EXCERPTED TEXT:
══════════
Competition between tech giants Apple and Samsung continues in the smart phone market. Earlier in September, Apple announced the iPhone X, its much anticipated 10th anniversary phone, along with iPhone 8 and iPhone 8 Plus. Samsung, on the other hand, expanded their Galaxy line by introducing Galaxy S8, Galaxy S8 Plus and Galaxy Note 8. The company is seeking to rebuild its reputation and profit after its recall of the faulty Galaxy Note 7s last year.
8. DPRK’s 6th nuclear test and frequent missile launches
The Democratic People’s Republic of Korea has conducted frequent nuclear tests and launched ballistic missiles this year. In 2017, the country fired ballistic missiles 20 times, of which two were fired over Japan. In addition, the country tested a hydrogen bomb in early September this year. It was its 6th nuclear test, the strongest ever.
In regard to its nuclear tests and the launch of ballistic missiles, states including the USA and the United Nations have pressured the DPRK with harsh sanctions. For instance, in his first address to the UN last September, US President Donald Trump warned, "The United States has great strength and patience, but if it is forced to defend itself or its allies, we will have no choice but to totally destroy the country." In response to Trump’s threats, Pyongyang stated it will not stop its nuclear program, but advance more, citing its capacity to hit the US mainland.
9. Russian athletes banned to compete under Russian flag
In early December, the International Olympic Committee (IOC) banned Russian athletes to compete in 2018 Games in Pyeongchang under the Russian Flag because the country’s team was found to have broken doping rules. It was one of the sensational events of 2017.
The IOC stated that Russian athletes can compete in the 2018 Games in Pyeongchang, South Korea, but the athletes will have to pass strict scrutiny, and instead of wearing their nation's uniform, they will compete under the title ‘Olympic Athlete from Russia (OAR).’ “They will compete with a uniform bearing this name and under the Olympic Flag,” the IOC said.
10. Liberation of Syria from terrorists
The conflict in Syria, which has made the country a major hot zone in recent years, is gradually stabilizing. Almost the entire territory of Syria, including historic Christian regions, has been liberated from terrorists.
The Syrian civil war began in 2011 with pro-democracy protests against the government, demanding resignation of President Assad. The Government's use of force to crush the dissent merely hardened the protesters' resolve. With escalation of violence in the country, terrorist groups led by the so-called Islamic State strengthened their grip on the war-torn country. The Syrian troops began military operations against the militants in 2015 with the help of Russia's air force. As a result, Syria was fully liberated from terrorists, reported the Russian army in early December this year. International observers consider that the recent visit of Russian President Vladimir Putin to Syria and his command to withdraw Russian army is an indication of Syria’s stabilizing situation.
It was recently reported that the Iraqi military has fully liberated all of Iraq's territory of ‘ISIS terrorist gangs’ and has retaken full control of the Iraqi-Syrian border.
══════════
DATA BELOW:
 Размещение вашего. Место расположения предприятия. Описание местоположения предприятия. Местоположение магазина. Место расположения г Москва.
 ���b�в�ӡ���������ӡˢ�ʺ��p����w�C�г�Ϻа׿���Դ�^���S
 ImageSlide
══════════
WHAT TO DO: In the text on 2017's major events, copy the passage from "9. Russian athletes" up to and including "events of 2017.", swapping "doping rules" for "anti-doping regulations".

OUTPUT OF THE EXERCISE:
9. Russian athletes banned to compete under Russian flag
In early December, the International Olympic Committee (IOC) banned Russian athletes to compete in 2018 Games in Pyeongchang under the Russian Flag because the country’s team was found to have broken anti-doping regulations. It was one of the sensational events of 2017.